▶ [Text section]:
# Brazilian Aerobatic Team



## Lucke.stz (May 22, 2009)

Hi Guys,

Here some video about the Esquadrilha da Fumaça (something like Smoke Squadron)


_View: https://www.youtube.com/watch?v=wjTsRN0Nnsg_

The artist on the video is a regional artist from Ceara, and the song says about "to fly".

More informations about these Brazilian Aerobatic Team can be found here:

EDA - Esquadrão de Demonstração Aérea

Thanks to see 

Best regards.

Lucas


----------



## Flyboy2 (May 22, 2009)

Good stuff... So Brazil uses the T-27 Tucano?


----------



## Lucke.stz (May 22, 2009)

Flyboy2 said:


> Good stuff... So Brazil uses the T-27 Tucano?

▶ [Problems and tasks]:
A – According to the aerobatic team thread, where is the artist in the video from?
B – Proceed with the aerobatic team thread from the point where it stops.
The entries after this point come from a separate source.

▶ [Material provided]:

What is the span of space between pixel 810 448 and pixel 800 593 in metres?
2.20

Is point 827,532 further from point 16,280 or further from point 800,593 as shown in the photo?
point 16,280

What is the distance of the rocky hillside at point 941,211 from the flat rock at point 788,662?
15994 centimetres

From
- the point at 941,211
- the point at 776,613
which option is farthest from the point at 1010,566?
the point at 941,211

...

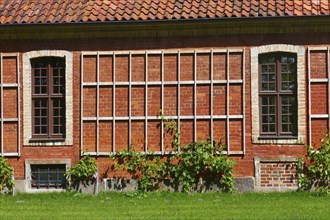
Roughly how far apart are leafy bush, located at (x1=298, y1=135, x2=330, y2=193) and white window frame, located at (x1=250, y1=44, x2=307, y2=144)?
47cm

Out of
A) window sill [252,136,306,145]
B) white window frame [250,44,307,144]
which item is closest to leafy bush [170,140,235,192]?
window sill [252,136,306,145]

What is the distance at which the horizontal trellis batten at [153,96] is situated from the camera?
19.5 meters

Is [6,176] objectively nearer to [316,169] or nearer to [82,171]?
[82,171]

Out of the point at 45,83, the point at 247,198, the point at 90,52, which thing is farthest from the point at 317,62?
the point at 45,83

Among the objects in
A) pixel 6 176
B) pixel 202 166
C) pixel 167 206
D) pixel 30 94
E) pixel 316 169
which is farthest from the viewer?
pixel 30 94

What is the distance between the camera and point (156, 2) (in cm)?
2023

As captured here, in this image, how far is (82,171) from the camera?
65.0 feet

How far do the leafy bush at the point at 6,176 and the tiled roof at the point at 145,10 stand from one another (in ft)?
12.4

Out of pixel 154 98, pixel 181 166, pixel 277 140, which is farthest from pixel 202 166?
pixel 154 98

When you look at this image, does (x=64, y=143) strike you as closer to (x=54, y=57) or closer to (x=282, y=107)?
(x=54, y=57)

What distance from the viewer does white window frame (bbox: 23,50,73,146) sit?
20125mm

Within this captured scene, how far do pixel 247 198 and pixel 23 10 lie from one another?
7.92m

▶ [Results by task]:
A – The artist is a regional artist from Ceara.

B –
Yes, the Brazilian Air Force (FAB) uses the Tucano T-27, to Instruction on the Jet Fighter schools, and the T-29 ALX - Super Tucano is the atack version of it, some Squadrons fly it.

The Tucano a Brazilian Project, by a Company called Embraer (Empresa Brazileira de Aeronáutica) , here you can found more information:

Embraer - Empresa Brasileira de Aeronáutica S.A.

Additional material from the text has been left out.